Kaelen looked from the Soul-Ore to his own stained hands. He thought of the child's sorrow in his vial, a tiny, contained tragedy. The Ashen Barrens, if they were real, would be a symphony of such tragedies. An entire world of dregs.

It was the most terrifying thing he could imagine.

It was the most tempting.

He reached out and his fingers closed around the cool, vibrating mass of the Soul-Ore. A shock, like a static charge of pure possibility, ran up his arm.

"I'll do it," he said.

---

The sun was a bloody smear on the horizon as Kaelen stood at the Gate, the easternmost exit of Ironvale. Behind him, the familiar stink and clamour of the city. Before him, the Old Imperial Road, which quickly dissolved into little more than a cart track before being swallowed by the gloomy expanse of the Whisperwood.

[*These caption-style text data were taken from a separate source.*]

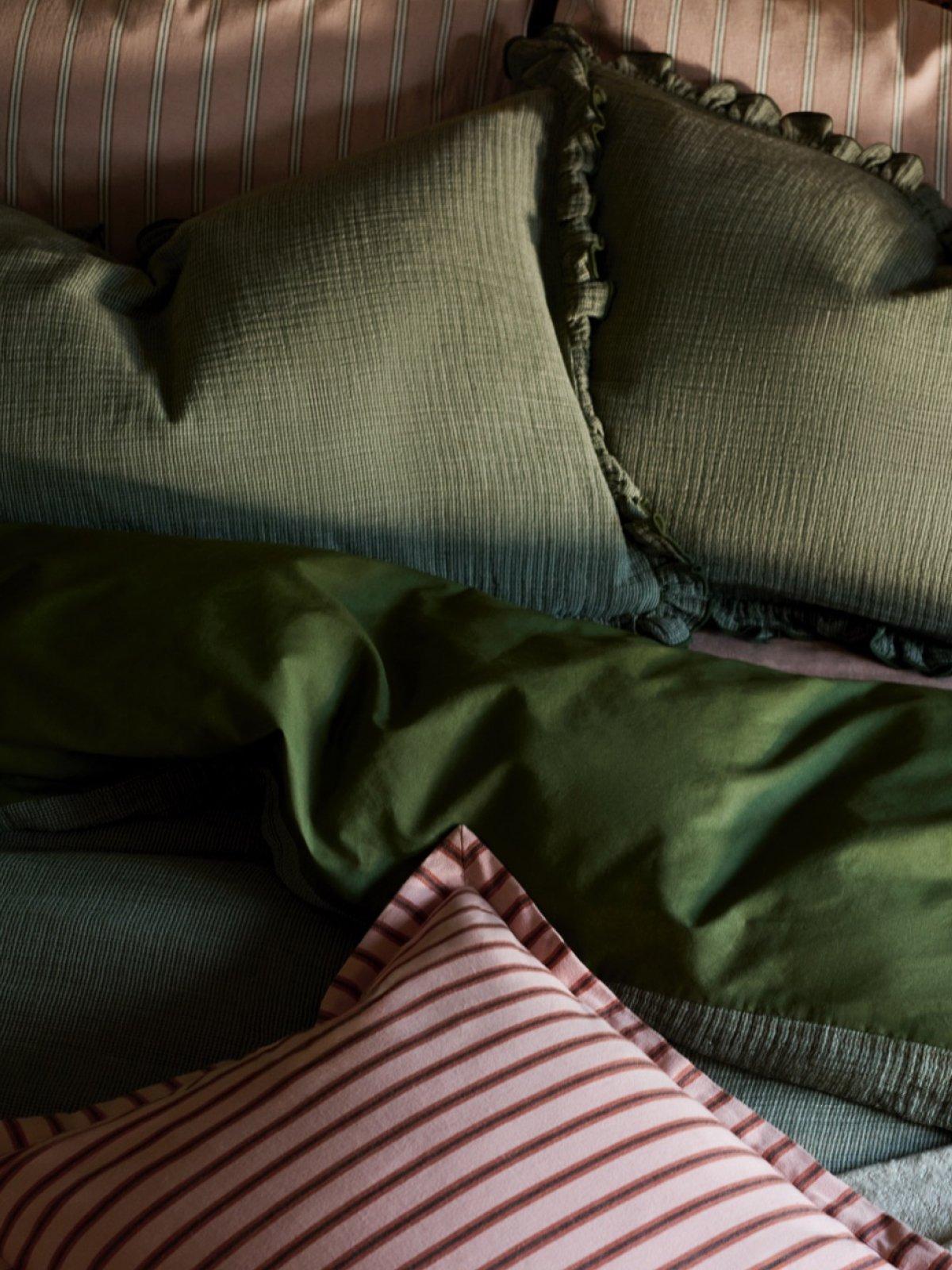 Close-up of various pillows and a duvet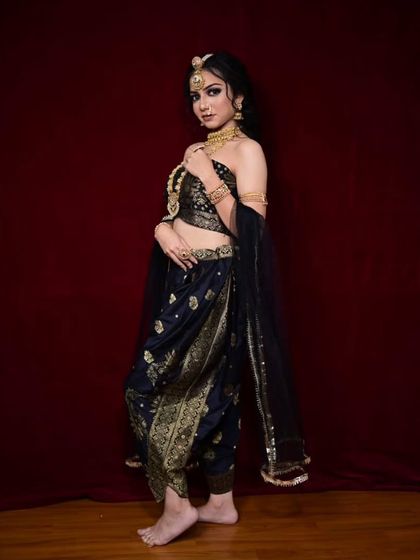For a bold and unconventional look, I offer this black and gold dhoti-style saree. It's a modern take on traditional wear, perfect for someone who wants to make a unique style statement.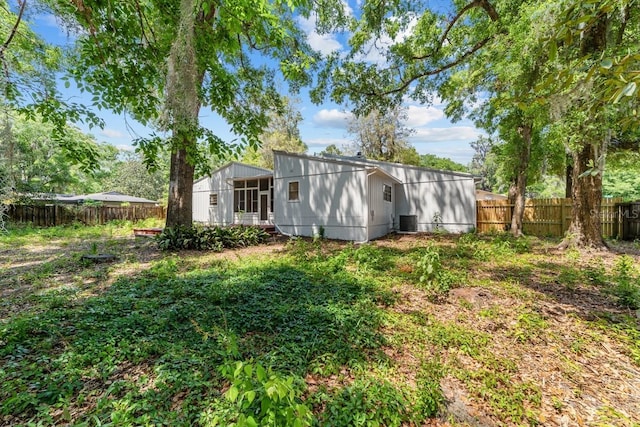 rear view of property featuring a fenced backyard, a sunroom, and cooling unit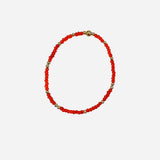 Gold filled bracelet with dark orange Czech glass beads and stretch fit design.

Lord Valerius's map was in his pack, along with a generous advance of gold coin. The Soul-Ore was hidden in a secret pouch sewn into his tunic, its presence a constant, thrilling hum against his chest. His alchemical kit was stocked and secured. He had told Master Grish he was leaving on a long-term procurement trip. The landlord had merely grunted, already eyeing the basement for a new tenant.

Kaelen took a deep breath of the city's foul air, a perverse nostalgia for it already forming. This was madness. He was a gutter alchemist, not an adventurer. He dealt with the discarded memories of the city, not the living horrors of the wilds.

But as he felt the weight of the Ore, he knew he had already crossed a line. The man who returned from this journey would not be the same man who left.

He adjusted the pack on his shoulders, the vials and pouches within clinking softly. They were his only friends, his only weapons.

He took one step forward, then another, leaving the shadow of the wall behind. The darkness of the Whisperwood beckoned, its leaves already rustling with secrets he was destined to learn.

The adventure into the dark had begun.